Below are some interesting quotes from the article. I invite others to read it though because I still do not have enough knowledge to fully grasp it.
"There is also a strong link between the lymphatic system and bacterial translocation, in which passage of viable bacteria occurs from the intestinal lumen into the mucosa and muscle layer to extra-intestinal sites. These instances can be promoted by bacterial overgrowth in the intestine, host immune deficiencies and in situations of increased permeability of the intestinal wall such as inflammatory bowel diseases „
"The lymphatic system, like most tissues in the body, responds to inflammatory mediators during an acute or chronic inflammatory response. One of the hallmark effects of inflammatory mediators is to stimulate vascular leakage, which increases interstitial fluid volumes. "
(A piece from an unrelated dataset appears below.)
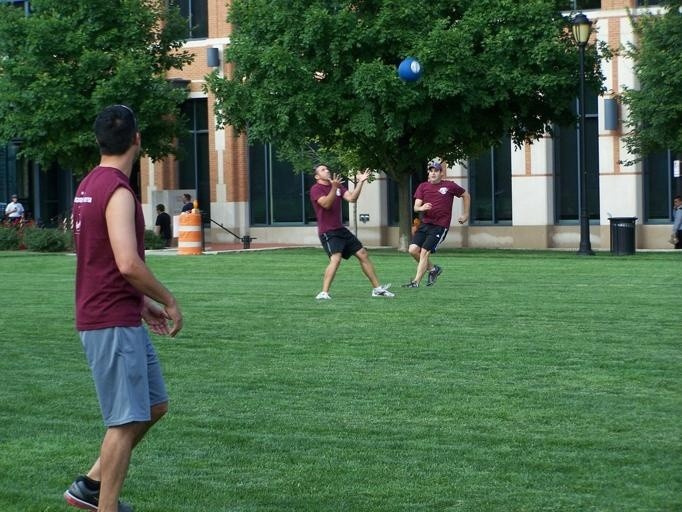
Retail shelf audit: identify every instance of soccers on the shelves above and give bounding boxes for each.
[398,57,421,82]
"Furthermore, studies have shown that nitric oxide, a vasoactive molecule implicated in the inflammatory response, also limits lymphatic contractile activity [19,23]. Histamine, an inflammatory mediator that is crucial for increasing microvascular permeability has also been shown to have a direct stimulatory effect on lymphatic contractility and function [24-26]. This potent effect of histamine on lymphatic function has implications on the pathogenesis of food allergies, as large amounts of histamine are released during mast-cell degranulation. This has been shown to increase lymphatic contraction frequency [27]. Other inflammatory mediators, such as serotonin and as well as neuropeptides, have impacts on lymphatic contractility [19] but are beyond the scope of this review. „
"While the lymphatic system is clearly pivotal for immunity and fluid homeostasis in the entire body, it is even more closely linked with the gastrointestinal system because of its role in nutrient absorption and immune cell trafficking to this area. The relationship between the gut and the lymphatic system has also been shown to be critical during intestinal inflammation. IBD patients presenting with oedema were reported to have enlarged lymphatic vessels, which appeared obstructed [37-40]. The enlarged and stenotic lymphatic vessels suggest poor lymphatic drainage, which would further exacerbate the tissue oedema. Interestingly, animal studies where mesenteric lymphatic drainage was experimentally obliterated led to Crohn’s disease-like macroscopic and microscopic patterns [40-42]. These animal models of lymphatic obstruction are considered by some to best reproduce Crohn’s disease symptoms without contribution from genes, environment or bacterial makeup in the gut [31]. Importantly, these animal models of lymphatic obstruction recapitulate transmural inflammation and intestinal fistulae characteristic of Crohn’s disease [42]. "
"A study reporting that a large number of DC and proliferating T cells were found in the lamina propria of Crohn’s disease patients, suggests that they are unable to be drained away by the lymphatic system and are trapped at the site of inflammation forming lymphoid aggregates, and creating a self-perpetuating feedback loop that prolongs the local immune response [48]."